AIM 1: In the records further down, repeat the stretch from the line containing "Among the elements" through the end of the records.

# Backpacking Trip Recommendations



## Crawfish (May 7, 2002)

I’ve taken my kids (6, 8, 11 y.o.) on several backpacking trips up to 4 days, including several trips to N Manitou Island (the youngest did 6 miles in one morning last year, so with breaks spread throughout the day I think she can hang!) I’m looking at doing a 5-6 day trip this summer either with all three kids or maybe just the oldest. Right now my list that I am considering includes Pictured Rocks, the Porkies, and Isle Royale. PR is the top contender right now.

I’m thinking IR may be better in a couple more years. I’ve seen mixed reviews on the Porkies (some trails are a lot of blowdown, swamp, and bugs). 

Are there any other trips of similar length that you would add to the list above for consideration?

Or if you have done two or more of the above trips, any comparisons between them would be appreciated...


Sent from my iPhone using Michigan Sportsman mobile app


----------



## thill (Aug 23, 2006)

I read the title of your thread and immediately thought about the North or South Manitou islands. I've read they are the most scenic backpacking opportunities in MI. I think the list you have is better than any other options that comes to my mind. 

Sounds like a fun trip! Good luck!


----------



## FREEPOP (Apr 11, 2002)

Montreal Falls area is on my list.

https://www.google.com/maps/uv?hl=e...d=0ahUKEwiP-Nrmz4_bAhWD6YMKHc_6ApsQoioIrgEwDg


----------



## Crawfish (May 7, 2002)

FREEPOP said:


> Montreal Falls area is on my list.

AIM 2: Translate the sentence "Montreal Falls area is on my list." from the backpacking thread into Spanish.

[Items drawn from a data source]
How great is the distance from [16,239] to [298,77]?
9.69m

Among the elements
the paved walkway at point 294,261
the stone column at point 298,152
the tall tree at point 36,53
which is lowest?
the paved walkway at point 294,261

REPLY 1:
Among the elements
the paved walkway at point 294,261
the stone column at point 298,152
the tall tree at point 36,53
which is lowest?
the paved walkway at point 294,261

REPLY 2: El área de Montreal Falls está en mi lista.